## [TEXT]

You are viewing a plain text version of this content. The canonical link for it is here.
Posted to user@flink.apache.org by Lorenzo Nicora <lo...@gmail.com> on 2023/02/18 08:58:45 UTC

KeyedProcessFunction within an iteration

Hi all,

I am trying to implement an iterative streaming job that processes the loop
with a KeyedProcessFunction.

I need a KeyedProcessFunction to use keyed state and to emit a side-output
(that after further transformations becomes the feedback)

Problem is IterativeStream.process() only accepts ProcessFunction, no
KeyedProcessFunction.

The main and feedback streams have the same payload type, and I am keying
both before starting and closing the iteration.
I understand I cannot re-key after starting the iteration, as
IterativeStream does not support keyBy() and throws an
UnsupportedOperationException "Cannot change the input partitioning of an
iteration head directly. Apply the partitioning on the input and feedback
streams instead."

Is there any way of using keyed state within an iteration?
BTW,
I am using Flink 1.15.2 and I am bound to that version

Regards
Lorenzo

Re: KeyedProcessFunction within an iteration

Posted by Lorenzo Nicora <lo...@gmail.com>.
Hi Zhipeng

IterativeStreams does have keyBy() methods, but they all throw
UnsupportedOperationException [1]

For some context: the whole thing is to do message enrichment with asyncIO,
caching the enrichment info in state (with TTL).
I am using an iteration as RichAsyncFunction does not support state.
I didn't find a simpler way to do both async IO and caching in state.

Here is a shortened version of the flow

-----8<-----8<-----8<-----8<-----8<-----8<----
// Measure, SensorData and EnrichedMeasure are POJOs. The key (sensorId) is
an Integer.

/// flow....
DataStream<Measure> measures = env.addSource(new MeasuresSource());
IterativeStream.ConnectedIterativeStreams<Measure, SensorData> iteration =
measures

.iterate().withFeedbackType(TypeInformation.of(SensorData.class));
ConnectedStreams<Measure, SensorData> measureAndSensorDataBySensorId =
iteration
            // THIS THROWS UnsupportedOperationException
            // "Cannot change the input partitioning of an iteration hea
directly. Apply the partitioning on the input and feedback streams instead."

## [RECORD EXCERPTS]
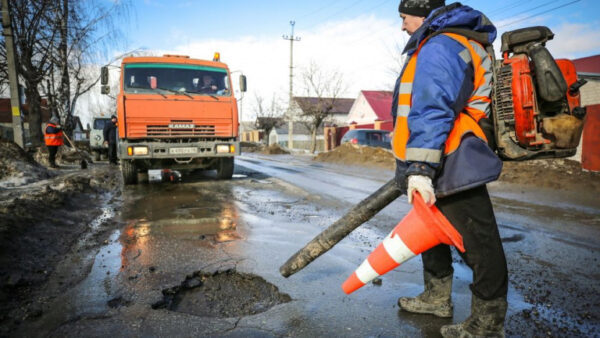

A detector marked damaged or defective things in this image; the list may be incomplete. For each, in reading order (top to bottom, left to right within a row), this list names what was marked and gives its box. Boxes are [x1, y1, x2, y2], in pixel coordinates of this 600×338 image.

...

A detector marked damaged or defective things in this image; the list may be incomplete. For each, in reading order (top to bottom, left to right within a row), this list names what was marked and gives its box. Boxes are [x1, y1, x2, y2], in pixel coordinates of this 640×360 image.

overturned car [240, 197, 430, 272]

## [WHAT YOU NEED TO DO]
1 - Translate this sentence from the Flink thread into Spanish: "I didn't find a simpler way to do both async IO and caching in state."
2 - From the Flink thread, return the stretch from "Here is a shortened" through "an Integer." word for word.
3 - Say whether each statement agrees with the Flink thread. Answer yes or no, and quote the deciding words.
(a) The poster is tied to Flink version 1.15.2.
(b) IterativeStream.process() accepts a KeyedProcessFunction.
(c) The poster uses an iteration because RichAsyncFunction does not support state.

## [TASK RESPONSES]
1 - No encontré una forma más sencilla de hacer a la vez E/S asíncrona y almacenamiento en caché en el estado.

2 -
Here is a shortened version of the flow

-----8<-----8<-----8<-----8<-----8<-----8<----
// Measure, SensorData and EnrichedMeasure are POJOs. The key (sensorId) is
an Integer.

3 -
(a) Yes: "I am using Flink 1.15.2 and I am bound to that version"
(b) No: "IterativeStream.process() only accepts ProcessFunction, no KeyedProcessFunction"
(c) Yes: "I am using an iteration as RichAsyncFunction does not support state."